§ Problem description: Search the material for the string "dimensions", then show every line where it turns up.

§ Exercise materials:
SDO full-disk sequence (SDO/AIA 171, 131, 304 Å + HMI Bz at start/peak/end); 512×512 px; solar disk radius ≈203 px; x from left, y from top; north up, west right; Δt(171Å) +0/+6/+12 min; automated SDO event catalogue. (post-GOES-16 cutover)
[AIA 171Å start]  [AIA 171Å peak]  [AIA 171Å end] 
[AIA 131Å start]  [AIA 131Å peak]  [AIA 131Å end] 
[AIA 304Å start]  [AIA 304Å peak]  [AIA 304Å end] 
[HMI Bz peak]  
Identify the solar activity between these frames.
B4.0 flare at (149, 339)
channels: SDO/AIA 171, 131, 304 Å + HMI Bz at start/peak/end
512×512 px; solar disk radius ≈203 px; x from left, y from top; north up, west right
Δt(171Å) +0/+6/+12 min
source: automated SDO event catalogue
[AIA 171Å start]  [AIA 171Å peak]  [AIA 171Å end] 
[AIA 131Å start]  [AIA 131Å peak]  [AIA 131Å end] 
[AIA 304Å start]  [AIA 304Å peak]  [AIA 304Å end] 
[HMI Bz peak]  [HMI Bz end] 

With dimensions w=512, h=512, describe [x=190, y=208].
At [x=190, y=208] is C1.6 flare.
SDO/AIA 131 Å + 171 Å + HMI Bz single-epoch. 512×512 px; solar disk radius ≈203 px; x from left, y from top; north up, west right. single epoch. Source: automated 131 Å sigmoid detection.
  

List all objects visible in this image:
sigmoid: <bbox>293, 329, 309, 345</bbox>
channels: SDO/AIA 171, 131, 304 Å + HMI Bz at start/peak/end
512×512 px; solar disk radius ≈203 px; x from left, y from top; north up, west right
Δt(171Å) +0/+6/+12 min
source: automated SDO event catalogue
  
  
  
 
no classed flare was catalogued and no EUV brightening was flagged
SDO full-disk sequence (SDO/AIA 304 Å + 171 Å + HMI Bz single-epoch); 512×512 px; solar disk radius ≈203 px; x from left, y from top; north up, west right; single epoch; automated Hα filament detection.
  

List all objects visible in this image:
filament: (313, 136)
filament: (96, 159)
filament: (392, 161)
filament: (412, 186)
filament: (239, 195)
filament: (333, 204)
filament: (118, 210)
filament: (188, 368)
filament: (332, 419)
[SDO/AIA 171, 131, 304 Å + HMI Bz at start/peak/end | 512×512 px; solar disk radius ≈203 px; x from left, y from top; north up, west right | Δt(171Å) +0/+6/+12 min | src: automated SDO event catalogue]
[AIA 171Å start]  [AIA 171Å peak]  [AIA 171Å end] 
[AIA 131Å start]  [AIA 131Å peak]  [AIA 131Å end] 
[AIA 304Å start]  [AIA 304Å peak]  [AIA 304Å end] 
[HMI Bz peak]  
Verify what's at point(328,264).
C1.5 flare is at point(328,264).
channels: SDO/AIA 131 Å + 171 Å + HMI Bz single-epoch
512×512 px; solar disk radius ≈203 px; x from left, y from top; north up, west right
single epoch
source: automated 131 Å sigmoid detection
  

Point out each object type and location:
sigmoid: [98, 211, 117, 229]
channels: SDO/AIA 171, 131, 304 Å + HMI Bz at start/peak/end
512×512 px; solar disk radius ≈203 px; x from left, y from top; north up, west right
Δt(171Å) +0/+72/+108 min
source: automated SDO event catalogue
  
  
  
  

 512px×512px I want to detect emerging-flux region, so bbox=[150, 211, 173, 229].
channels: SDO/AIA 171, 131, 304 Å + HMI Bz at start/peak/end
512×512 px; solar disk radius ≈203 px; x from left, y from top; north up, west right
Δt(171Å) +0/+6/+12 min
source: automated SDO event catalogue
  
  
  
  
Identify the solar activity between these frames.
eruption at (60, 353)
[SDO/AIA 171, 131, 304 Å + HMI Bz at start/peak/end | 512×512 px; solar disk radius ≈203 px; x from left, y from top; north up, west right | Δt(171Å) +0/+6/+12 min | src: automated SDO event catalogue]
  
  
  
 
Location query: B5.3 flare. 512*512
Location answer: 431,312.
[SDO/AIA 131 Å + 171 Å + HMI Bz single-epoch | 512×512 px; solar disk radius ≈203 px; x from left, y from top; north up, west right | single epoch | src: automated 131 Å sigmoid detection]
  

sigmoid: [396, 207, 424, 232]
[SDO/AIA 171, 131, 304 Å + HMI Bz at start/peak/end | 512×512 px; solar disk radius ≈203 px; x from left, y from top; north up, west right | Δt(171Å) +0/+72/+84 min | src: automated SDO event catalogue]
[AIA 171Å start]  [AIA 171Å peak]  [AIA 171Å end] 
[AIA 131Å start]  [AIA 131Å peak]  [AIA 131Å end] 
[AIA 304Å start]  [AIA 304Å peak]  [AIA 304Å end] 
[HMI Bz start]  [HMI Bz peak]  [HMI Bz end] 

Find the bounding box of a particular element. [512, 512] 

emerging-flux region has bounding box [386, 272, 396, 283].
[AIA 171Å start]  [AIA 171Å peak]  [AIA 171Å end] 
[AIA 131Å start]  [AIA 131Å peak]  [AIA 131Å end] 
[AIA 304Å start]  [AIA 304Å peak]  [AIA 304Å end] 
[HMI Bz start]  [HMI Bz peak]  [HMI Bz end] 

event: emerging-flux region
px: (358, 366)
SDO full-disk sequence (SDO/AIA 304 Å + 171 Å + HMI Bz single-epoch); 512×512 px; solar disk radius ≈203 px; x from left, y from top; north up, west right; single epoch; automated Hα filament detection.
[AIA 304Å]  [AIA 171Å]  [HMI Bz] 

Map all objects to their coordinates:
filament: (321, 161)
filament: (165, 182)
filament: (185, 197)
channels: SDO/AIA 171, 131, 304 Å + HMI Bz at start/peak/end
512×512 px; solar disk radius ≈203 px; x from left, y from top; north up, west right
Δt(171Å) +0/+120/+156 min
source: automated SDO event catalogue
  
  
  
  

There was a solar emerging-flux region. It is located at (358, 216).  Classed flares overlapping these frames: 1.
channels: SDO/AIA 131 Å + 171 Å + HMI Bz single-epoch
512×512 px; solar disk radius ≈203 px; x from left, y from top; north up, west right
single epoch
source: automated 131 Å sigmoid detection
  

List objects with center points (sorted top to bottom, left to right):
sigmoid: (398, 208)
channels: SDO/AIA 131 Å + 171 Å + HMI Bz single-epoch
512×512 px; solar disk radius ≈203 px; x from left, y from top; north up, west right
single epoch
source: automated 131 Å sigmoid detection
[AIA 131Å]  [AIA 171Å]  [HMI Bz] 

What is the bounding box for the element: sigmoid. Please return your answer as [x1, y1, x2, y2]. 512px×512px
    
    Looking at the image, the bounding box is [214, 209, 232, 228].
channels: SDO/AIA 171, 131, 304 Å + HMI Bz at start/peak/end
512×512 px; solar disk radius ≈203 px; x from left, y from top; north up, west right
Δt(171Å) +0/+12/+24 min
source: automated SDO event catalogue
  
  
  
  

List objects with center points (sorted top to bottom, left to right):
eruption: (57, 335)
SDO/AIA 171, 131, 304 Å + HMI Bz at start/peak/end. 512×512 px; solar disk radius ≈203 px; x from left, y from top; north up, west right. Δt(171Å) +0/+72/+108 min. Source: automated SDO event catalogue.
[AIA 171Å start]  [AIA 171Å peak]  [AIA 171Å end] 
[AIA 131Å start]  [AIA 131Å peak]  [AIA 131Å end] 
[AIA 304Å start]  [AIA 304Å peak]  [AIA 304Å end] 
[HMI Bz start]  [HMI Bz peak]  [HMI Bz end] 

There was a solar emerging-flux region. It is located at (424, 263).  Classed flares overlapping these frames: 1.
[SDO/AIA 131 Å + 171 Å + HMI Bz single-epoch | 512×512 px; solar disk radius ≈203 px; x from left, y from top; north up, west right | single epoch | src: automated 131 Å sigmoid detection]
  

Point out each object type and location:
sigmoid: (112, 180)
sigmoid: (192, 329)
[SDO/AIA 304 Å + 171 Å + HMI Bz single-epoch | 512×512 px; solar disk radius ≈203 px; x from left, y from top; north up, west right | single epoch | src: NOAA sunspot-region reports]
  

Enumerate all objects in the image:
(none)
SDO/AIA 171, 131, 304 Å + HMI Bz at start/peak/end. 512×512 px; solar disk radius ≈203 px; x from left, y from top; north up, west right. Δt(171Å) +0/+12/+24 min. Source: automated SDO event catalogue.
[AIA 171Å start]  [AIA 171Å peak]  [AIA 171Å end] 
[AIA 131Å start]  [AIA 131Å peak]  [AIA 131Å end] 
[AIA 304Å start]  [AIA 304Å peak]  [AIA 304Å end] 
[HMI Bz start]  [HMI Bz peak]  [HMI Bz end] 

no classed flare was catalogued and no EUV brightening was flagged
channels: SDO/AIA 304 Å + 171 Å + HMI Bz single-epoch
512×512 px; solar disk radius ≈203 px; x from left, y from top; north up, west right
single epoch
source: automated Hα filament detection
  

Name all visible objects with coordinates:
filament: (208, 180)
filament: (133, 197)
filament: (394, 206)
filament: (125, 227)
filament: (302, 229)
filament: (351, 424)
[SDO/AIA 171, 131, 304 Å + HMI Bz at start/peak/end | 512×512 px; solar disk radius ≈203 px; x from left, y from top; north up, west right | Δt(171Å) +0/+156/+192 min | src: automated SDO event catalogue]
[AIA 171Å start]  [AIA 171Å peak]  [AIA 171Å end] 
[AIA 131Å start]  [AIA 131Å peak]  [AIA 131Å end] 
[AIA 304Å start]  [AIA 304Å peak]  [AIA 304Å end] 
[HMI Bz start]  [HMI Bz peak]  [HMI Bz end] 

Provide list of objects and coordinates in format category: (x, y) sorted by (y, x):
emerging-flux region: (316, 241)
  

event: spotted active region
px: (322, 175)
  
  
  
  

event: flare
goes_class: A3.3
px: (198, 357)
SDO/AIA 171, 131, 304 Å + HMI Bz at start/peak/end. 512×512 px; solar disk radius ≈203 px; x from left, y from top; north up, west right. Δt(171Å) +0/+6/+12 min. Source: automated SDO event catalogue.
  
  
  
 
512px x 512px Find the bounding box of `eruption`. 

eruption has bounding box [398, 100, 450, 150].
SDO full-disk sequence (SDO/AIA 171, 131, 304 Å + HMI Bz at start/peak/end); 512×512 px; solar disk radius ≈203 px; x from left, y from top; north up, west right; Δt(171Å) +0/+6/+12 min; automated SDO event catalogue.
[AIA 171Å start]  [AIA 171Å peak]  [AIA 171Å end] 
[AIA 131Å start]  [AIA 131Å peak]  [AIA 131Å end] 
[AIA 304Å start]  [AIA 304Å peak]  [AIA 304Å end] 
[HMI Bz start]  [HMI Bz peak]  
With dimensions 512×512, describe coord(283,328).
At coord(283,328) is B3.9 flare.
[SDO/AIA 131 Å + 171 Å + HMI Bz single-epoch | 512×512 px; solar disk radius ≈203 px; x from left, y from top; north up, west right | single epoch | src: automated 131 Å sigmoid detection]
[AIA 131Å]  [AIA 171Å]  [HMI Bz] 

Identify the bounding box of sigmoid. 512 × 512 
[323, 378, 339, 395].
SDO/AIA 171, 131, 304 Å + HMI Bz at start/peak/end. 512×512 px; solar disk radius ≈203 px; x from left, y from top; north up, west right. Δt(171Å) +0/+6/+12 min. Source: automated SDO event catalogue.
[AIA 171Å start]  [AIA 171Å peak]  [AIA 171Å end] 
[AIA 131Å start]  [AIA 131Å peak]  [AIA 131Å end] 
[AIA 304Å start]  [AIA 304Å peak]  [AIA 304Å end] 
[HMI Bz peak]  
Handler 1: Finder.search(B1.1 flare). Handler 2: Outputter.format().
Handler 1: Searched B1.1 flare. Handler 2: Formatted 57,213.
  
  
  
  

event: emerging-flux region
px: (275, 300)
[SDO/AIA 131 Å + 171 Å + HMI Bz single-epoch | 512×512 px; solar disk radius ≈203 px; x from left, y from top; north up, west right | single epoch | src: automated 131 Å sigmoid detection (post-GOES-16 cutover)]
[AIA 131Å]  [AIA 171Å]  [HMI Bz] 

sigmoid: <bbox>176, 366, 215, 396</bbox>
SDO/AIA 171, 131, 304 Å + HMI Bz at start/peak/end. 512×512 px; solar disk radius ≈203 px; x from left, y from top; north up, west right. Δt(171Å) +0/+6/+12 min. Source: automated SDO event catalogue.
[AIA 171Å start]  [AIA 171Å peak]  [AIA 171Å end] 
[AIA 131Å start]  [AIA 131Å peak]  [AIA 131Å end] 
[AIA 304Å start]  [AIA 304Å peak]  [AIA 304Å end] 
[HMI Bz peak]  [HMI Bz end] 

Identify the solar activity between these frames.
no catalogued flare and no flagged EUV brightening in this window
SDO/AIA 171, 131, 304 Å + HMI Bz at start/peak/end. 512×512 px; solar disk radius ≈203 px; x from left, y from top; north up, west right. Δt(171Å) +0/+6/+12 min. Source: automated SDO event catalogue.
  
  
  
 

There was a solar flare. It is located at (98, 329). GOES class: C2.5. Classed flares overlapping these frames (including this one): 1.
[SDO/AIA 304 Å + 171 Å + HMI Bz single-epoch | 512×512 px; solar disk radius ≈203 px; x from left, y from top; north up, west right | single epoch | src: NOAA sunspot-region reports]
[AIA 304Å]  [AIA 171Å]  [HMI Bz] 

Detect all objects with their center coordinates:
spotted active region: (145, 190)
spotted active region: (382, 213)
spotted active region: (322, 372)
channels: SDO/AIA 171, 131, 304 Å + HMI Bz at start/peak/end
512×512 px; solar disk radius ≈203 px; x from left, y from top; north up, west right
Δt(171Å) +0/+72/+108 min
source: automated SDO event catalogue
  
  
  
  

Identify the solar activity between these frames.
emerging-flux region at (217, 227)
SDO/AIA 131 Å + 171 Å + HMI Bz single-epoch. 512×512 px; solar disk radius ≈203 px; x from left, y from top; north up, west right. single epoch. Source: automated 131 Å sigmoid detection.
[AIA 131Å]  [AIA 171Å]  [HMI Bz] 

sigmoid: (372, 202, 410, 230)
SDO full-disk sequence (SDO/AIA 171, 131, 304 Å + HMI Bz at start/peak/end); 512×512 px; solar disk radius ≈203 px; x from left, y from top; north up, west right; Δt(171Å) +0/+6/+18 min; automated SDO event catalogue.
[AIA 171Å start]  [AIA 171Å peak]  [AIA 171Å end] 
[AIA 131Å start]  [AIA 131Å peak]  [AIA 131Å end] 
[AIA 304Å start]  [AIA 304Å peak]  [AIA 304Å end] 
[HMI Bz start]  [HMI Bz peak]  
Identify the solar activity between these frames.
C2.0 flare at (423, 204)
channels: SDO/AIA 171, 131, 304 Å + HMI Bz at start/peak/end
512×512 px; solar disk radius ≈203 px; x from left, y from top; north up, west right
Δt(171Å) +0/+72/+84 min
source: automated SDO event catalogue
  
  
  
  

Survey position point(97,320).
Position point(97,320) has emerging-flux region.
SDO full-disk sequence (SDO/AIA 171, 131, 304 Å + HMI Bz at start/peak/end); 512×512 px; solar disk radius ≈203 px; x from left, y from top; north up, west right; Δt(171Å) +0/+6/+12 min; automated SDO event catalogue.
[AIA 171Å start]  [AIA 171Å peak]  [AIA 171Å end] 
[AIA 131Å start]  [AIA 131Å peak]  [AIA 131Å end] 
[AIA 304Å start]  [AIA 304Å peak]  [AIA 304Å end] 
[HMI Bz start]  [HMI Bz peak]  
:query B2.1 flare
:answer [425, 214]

§ Expected answer:
With dimensions w=512, h=512, describe [x=190, y=208].
With dimensions 512×512, describe coord(283,328).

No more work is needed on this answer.